Texte à lire:
Montagnes en surchauffe: le défi des guides
Montagnes en surchauffe: le défi des guides / L'actu en vidéo / 2 min. / le 26 août 2022
Des glaciers qui fondent, des pierres plus visibles et instables: le changement climatique redessine les paysages de haute montagne. En cet été très chaud, certains itinéraires ont été déconseillés, notamment à la Jungfrau ou au Cervin. 15 Minutes s'est rendu à Zermatt pour voir comment les professionnels s'adaptent.

Cet été, l'isotherme du 0 degré est monté au-delà de 5000 mètres d'altitude, une température extrême en haute-montagne. Avec elle, la fonte des glaciers s'accélère. Au sommet du Petit Cervin, à 3800 mètres, les stigmates de cet été caniculaire et très sec sont visibles. Le Cervin est presque noir, la Dent Blanche ne porte pas bien son nom et les crevasses sont nombreuses.

>> Lire : Le volume des glaciers suisses a été divisé par deux depuis 1931

Benedikt Perren et son groupe se préparent pour rejoindre le Breithorn. Un itinéraire que le guide de montagne de Zermatt connaît par coeur. Mais cette année, certaines choses ont changé. "Nous avons un mur de glace à grimper. Habituellement il y a de la neige. Aujourd'hui c'est de la glace. Il faut bien s'assurer." Sur le glacier qui mène au sommet, les crevasses sont également nombreuses.

Avant l'été, la neige n'avait en plus pas été très abondante en début d'année. Des conditions qui ont même forcé les guides à renoncer à certaines courses. "Cette année, c'est la première fois que l'on n'est pas monté sur le Cervin pendant une période", raconte Benedikt Perren. "La neige a fondu jusqu'au sommet. Normalement, elle tient les rochers en place. Sans elle, il y a beaucoup de chutes de pierres." Pour ce guide expérimenté, tout est question d'adaptation: "Les montagnes changent, il faut l'accepter."

Enregistrements fournis:
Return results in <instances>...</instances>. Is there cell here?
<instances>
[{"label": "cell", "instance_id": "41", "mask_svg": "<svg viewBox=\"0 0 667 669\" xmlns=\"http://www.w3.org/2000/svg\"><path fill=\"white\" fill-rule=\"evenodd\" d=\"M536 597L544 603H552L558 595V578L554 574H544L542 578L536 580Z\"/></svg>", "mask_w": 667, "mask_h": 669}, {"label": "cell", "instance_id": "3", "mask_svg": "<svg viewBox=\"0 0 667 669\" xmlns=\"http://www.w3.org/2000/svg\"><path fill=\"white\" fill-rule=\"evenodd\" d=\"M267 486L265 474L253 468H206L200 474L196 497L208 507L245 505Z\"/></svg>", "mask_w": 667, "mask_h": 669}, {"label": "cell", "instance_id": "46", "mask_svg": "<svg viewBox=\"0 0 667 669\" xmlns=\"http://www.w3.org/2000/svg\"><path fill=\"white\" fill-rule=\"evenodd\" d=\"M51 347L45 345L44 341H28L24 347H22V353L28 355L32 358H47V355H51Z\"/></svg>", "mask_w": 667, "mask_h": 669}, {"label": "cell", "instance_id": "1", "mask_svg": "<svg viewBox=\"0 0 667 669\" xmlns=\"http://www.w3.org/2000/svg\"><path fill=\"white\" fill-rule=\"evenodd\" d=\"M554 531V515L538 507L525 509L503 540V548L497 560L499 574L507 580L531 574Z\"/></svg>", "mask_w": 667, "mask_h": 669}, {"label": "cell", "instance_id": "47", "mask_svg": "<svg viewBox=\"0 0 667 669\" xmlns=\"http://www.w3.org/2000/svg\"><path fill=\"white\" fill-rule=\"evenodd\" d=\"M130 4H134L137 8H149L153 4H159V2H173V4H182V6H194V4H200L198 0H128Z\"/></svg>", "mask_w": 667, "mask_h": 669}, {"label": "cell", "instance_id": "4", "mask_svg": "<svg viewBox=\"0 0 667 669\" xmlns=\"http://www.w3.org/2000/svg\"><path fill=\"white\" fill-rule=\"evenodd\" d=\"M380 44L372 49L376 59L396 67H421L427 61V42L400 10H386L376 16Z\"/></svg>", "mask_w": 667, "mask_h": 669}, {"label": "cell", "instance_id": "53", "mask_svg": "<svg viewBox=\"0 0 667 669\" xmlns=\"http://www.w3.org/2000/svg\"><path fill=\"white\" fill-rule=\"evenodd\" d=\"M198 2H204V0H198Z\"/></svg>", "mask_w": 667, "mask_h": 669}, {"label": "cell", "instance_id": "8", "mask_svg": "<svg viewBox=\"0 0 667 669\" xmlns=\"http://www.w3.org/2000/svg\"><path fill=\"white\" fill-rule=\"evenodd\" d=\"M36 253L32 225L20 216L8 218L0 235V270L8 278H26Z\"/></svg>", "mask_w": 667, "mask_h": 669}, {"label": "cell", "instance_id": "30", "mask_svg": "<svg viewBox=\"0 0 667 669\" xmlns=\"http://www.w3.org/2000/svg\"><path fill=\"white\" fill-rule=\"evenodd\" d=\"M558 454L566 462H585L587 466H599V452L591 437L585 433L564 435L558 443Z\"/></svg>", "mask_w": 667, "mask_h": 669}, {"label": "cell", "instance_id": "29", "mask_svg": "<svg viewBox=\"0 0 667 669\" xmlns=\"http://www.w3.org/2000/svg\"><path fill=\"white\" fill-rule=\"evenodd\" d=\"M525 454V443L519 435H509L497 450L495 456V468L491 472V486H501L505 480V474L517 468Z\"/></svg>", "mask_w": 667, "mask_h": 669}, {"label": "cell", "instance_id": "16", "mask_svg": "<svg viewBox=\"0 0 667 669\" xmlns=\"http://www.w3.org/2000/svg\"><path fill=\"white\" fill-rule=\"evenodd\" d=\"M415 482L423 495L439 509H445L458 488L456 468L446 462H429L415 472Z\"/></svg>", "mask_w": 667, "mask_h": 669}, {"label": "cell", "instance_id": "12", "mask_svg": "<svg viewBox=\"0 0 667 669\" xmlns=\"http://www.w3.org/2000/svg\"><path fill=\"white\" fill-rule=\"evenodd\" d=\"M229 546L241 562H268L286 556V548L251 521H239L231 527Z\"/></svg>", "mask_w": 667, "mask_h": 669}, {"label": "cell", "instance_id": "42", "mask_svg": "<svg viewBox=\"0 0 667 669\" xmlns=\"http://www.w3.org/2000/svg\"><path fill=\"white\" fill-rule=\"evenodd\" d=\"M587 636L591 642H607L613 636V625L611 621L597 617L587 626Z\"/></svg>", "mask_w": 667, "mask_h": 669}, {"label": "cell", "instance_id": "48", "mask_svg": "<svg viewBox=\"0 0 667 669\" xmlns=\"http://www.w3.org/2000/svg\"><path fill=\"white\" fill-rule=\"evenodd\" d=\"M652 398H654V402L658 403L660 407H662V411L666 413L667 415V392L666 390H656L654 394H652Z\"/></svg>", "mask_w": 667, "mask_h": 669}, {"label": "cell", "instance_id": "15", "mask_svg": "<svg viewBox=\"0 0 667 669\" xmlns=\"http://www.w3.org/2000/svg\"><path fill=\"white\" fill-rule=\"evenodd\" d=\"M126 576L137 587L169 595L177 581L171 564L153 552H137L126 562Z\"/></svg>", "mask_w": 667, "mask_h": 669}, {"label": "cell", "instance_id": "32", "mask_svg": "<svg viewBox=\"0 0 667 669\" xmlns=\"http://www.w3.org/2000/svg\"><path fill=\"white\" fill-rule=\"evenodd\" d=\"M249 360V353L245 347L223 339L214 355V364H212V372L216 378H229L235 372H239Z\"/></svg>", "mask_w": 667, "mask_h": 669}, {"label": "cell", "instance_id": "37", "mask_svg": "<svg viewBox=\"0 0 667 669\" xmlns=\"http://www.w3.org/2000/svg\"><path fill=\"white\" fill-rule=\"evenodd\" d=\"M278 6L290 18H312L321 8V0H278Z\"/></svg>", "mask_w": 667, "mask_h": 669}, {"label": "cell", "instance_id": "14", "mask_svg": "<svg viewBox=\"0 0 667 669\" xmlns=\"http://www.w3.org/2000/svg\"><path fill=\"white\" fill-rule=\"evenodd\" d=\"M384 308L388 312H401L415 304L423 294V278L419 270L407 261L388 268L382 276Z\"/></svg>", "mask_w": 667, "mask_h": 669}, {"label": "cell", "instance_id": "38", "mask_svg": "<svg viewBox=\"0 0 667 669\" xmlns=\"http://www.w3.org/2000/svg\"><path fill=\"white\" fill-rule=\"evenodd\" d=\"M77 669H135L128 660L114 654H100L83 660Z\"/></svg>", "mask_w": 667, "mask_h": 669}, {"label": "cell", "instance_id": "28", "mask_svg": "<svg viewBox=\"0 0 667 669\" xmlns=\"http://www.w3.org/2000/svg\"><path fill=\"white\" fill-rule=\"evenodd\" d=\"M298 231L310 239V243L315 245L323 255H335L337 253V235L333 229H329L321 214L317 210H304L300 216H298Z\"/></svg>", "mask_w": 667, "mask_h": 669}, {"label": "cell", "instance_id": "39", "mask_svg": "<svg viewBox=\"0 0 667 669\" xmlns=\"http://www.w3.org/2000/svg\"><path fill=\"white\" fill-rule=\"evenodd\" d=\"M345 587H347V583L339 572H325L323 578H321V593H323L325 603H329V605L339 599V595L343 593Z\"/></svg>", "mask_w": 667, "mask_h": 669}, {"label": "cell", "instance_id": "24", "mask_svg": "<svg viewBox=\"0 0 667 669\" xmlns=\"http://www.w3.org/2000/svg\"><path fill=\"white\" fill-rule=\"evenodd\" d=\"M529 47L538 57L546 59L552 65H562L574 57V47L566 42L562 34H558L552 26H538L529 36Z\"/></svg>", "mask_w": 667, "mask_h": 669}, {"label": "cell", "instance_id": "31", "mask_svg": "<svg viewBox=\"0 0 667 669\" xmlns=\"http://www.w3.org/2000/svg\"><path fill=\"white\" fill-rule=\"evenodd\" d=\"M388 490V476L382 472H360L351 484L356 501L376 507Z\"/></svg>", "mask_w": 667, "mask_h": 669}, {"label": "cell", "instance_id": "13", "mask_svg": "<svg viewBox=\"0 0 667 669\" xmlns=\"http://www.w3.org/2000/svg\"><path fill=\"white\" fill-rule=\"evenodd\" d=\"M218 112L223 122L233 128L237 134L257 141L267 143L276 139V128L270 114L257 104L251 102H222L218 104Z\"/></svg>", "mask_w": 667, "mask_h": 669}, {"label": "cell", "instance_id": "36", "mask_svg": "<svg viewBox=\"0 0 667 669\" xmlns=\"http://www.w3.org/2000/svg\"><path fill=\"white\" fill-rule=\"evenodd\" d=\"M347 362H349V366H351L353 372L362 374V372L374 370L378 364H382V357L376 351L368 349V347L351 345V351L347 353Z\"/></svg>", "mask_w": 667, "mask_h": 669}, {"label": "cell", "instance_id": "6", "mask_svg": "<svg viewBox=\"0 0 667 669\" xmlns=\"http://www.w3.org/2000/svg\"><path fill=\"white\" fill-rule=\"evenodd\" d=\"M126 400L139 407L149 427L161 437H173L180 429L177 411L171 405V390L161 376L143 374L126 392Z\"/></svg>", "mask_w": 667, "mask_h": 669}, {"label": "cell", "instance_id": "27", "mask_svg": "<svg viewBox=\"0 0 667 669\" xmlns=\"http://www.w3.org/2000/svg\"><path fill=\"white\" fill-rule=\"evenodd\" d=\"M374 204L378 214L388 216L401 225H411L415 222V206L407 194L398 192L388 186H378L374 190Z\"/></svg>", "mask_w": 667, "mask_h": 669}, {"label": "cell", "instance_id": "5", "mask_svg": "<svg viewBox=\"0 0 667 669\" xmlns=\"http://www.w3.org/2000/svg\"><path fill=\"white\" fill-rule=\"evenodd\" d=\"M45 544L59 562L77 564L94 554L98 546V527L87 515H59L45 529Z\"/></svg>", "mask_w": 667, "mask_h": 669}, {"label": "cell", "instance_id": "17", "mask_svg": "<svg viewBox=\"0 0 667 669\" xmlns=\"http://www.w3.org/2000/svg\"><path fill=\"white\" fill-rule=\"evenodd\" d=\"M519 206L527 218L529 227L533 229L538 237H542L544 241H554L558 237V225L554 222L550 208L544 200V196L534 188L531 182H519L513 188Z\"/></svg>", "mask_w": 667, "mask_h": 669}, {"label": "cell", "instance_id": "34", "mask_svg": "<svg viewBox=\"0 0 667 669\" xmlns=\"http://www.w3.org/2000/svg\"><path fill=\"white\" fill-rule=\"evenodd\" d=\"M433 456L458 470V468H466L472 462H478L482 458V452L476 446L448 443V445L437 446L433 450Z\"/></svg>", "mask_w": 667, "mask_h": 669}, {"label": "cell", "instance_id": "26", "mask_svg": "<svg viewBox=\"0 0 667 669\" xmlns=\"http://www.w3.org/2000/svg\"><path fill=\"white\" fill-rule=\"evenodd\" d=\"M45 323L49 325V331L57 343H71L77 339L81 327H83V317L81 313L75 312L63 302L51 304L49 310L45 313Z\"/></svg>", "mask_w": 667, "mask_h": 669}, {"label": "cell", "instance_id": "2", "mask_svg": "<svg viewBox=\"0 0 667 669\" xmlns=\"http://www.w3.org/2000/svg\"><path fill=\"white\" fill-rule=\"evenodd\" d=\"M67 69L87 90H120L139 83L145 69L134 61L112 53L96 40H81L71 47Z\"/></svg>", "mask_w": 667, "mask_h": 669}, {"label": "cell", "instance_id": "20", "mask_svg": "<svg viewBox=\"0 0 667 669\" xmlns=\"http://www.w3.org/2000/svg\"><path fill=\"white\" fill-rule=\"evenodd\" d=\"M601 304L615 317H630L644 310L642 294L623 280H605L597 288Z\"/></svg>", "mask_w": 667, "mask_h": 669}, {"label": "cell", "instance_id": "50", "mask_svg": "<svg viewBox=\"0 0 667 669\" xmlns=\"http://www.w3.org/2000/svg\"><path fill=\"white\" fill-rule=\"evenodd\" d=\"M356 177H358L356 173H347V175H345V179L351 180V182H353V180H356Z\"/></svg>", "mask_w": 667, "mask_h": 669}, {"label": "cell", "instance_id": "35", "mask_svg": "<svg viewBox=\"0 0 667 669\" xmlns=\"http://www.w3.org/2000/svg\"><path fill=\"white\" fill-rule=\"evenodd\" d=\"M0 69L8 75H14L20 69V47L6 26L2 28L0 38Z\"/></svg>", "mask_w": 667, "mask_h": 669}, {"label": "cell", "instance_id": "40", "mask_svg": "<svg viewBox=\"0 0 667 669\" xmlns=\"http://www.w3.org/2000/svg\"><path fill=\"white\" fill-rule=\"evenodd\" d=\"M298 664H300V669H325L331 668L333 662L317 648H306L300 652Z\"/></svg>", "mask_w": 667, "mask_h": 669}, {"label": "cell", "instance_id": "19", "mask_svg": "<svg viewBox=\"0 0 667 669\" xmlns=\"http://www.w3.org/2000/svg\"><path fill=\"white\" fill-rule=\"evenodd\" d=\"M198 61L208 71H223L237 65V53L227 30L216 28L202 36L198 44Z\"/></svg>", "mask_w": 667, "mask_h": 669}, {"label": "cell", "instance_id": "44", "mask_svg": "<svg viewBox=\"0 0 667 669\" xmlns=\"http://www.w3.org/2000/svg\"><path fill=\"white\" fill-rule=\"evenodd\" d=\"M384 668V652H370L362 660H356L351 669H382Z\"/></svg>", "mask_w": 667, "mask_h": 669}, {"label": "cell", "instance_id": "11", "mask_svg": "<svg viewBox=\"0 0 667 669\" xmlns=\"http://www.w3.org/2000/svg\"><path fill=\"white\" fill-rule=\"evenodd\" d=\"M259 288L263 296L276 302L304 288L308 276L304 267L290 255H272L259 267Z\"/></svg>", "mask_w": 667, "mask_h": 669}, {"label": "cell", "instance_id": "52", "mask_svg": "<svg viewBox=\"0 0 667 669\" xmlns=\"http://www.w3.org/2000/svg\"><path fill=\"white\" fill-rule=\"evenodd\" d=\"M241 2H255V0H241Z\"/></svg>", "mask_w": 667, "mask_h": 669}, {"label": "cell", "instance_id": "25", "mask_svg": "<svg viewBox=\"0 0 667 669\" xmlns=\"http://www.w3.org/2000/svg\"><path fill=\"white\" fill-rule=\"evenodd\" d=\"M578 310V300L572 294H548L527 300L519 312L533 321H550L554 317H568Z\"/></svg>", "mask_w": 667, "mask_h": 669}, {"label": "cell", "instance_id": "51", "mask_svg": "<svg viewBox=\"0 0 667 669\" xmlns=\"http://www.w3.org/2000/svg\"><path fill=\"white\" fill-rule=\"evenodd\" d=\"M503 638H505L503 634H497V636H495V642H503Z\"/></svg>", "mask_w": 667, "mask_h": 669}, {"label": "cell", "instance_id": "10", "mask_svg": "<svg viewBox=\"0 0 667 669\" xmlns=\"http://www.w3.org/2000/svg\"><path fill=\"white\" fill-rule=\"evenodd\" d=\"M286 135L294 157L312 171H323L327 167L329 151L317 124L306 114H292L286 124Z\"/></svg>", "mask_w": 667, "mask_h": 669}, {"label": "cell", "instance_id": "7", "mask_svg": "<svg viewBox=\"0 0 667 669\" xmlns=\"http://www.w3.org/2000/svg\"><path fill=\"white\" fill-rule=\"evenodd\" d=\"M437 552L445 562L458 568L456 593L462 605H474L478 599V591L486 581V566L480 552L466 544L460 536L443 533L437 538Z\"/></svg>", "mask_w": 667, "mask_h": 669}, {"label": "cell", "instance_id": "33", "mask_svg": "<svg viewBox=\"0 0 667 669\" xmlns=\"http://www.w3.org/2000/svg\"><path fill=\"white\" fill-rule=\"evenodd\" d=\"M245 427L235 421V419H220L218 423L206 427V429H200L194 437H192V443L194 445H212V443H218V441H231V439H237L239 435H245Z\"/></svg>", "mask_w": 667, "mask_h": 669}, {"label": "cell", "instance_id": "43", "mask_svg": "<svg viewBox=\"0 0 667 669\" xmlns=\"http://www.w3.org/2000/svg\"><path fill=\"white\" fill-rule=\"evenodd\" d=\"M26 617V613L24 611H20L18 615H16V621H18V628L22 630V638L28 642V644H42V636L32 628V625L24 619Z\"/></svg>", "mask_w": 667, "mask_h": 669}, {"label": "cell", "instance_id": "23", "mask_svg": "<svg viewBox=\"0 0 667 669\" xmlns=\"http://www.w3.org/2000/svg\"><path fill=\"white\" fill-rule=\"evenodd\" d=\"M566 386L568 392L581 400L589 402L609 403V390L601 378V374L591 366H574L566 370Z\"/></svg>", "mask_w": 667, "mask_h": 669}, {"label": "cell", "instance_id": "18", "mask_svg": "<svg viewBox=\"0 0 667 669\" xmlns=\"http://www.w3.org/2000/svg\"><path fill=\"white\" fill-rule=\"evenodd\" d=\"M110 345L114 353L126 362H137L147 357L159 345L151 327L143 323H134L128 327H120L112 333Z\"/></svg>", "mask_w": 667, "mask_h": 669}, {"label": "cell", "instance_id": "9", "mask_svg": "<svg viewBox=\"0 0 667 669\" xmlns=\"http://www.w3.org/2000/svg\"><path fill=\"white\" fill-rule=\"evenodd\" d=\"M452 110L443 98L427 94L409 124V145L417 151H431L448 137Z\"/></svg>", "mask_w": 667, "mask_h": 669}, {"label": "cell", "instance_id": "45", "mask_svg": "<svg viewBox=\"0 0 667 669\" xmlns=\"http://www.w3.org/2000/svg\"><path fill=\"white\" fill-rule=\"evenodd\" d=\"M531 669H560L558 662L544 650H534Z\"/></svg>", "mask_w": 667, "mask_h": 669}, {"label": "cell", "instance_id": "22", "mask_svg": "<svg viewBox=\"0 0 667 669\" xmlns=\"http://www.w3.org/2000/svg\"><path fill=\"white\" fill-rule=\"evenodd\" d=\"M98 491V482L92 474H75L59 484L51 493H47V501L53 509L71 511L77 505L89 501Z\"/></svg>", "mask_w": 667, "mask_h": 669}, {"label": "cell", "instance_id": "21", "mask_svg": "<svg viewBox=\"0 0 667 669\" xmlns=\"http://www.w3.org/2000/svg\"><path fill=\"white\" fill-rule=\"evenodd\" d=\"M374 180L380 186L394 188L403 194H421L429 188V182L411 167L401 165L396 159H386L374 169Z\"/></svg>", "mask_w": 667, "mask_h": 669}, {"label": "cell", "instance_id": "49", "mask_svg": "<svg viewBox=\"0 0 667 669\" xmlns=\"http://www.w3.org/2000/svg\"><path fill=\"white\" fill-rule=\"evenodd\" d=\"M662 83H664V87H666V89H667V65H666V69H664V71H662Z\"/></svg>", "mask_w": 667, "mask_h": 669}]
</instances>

...

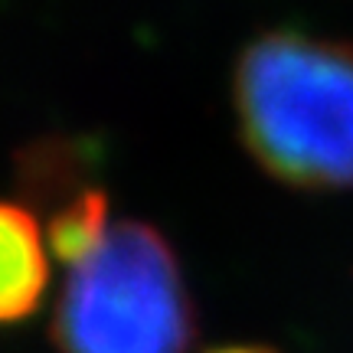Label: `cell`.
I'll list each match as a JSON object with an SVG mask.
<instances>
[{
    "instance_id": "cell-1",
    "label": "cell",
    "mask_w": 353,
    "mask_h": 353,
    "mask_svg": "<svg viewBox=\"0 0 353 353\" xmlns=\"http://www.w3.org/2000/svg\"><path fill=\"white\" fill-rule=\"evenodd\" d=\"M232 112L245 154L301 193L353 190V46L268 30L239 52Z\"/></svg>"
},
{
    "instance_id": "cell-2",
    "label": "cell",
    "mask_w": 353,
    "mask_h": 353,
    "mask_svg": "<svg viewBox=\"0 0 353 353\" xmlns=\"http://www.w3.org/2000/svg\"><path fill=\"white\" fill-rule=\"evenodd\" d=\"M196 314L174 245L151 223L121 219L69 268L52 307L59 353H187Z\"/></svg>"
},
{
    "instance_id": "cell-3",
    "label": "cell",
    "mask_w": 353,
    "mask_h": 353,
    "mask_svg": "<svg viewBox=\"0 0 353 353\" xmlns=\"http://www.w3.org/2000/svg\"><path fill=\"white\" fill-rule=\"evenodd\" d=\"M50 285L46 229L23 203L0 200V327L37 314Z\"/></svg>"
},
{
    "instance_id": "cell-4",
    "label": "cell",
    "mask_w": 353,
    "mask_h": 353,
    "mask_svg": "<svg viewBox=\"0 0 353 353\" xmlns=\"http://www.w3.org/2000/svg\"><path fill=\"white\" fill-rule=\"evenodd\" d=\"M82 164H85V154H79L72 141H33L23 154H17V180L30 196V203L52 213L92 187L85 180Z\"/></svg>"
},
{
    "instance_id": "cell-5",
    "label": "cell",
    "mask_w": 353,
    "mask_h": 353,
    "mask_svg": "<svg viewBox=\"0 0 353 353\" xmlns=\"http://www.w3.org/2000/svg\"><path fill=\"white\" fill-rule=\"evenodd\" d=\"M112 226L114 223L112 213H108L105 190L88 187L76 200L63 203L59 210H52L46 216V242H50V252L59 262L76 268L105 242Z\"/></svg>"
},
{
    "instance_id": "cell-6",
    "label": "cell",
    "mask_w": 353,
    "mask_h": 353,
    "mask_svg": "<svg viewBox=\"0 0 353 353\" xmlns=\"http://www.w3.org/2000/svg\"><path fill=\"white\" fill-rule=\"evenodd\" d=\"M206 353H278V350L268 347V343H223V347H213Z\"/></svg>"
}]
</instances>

* * *

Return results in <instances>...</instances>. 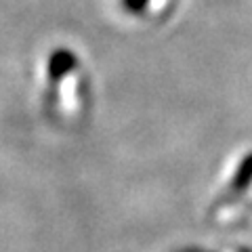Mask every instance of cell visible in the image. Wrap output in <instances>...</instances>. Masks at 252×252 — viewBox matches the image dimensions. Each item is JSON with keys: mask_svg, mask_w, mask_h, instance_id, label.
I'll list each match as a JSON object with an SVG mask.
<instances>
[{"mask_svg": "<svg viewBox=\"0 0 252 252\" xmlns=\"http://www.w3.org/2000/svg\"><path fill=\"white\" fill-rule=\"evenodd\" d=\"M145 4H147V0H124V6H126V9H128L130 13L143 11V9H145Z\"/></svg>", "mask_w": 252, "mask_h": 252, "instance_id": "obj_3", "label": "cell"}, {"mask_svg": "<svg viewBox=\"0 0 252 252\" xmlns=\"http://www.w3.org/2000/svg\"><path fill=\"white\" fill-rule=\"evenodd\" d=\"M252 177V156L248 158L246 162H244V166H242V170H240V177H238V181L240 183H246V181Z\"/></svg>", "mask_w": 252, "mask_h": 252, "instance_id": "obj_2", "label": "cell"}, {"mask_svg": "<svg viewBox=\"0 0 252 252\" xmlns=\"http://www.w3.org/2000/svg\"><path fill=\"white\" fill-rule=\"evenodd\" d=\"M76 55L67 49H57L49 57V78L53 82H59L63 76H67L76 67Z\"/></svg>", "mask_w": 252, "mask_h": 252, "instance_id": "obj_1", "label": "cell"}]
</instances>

Consignes à suivre:
1. Recopiez fidèlement tout le passage du texte sur les montagnes en surchauffe qui va de « Cet été, l'isotherme » jusqu'à « sont également nombreuses. ».
2. D'après le texte sur les montagnes en surchauffe, jusqu'à quelle altitude l'isotherme du 0 degré est-il monté cet été ?
Les enregistrements proviennent d'une autre source que le texte.

Les réponses:
1.
Cet été, l'isotherme du 0 degré est monté au-delà de 5000 mètres d'altitude, une température extrême en haute-montagne. Avec elle, la fonte des glaciers s'accélère. Au sommet du Petit Cervin, à 3800 mètres, les stigmates de cet été caniculaire et très sec sont visibles. Le Cervin est presque noir, la Dent Blanche ne porte pas bien son nom et les crevasses sont nombreuses.

>> Lire : Le volume des glaciers suisses a été divisé par deux depuis 1931

Benedikt Perren et son groupe se préparent pour rejoindre le Breithorn. Un itinéraire que le guide de montagne de Zermatt connaît par coeur. Mais cette année, certaines choses ont changé. "Nous avons un mur de glace à grimper. Habituellement il y a de la neige. Aujourd'hui c'est de la glace. Il faut bien s'assurer." Sur le glacier qui mène au sommet, les crevasses sont également nombreuses.

2. Il est monté au-delà de 5000 mètres d'altitude.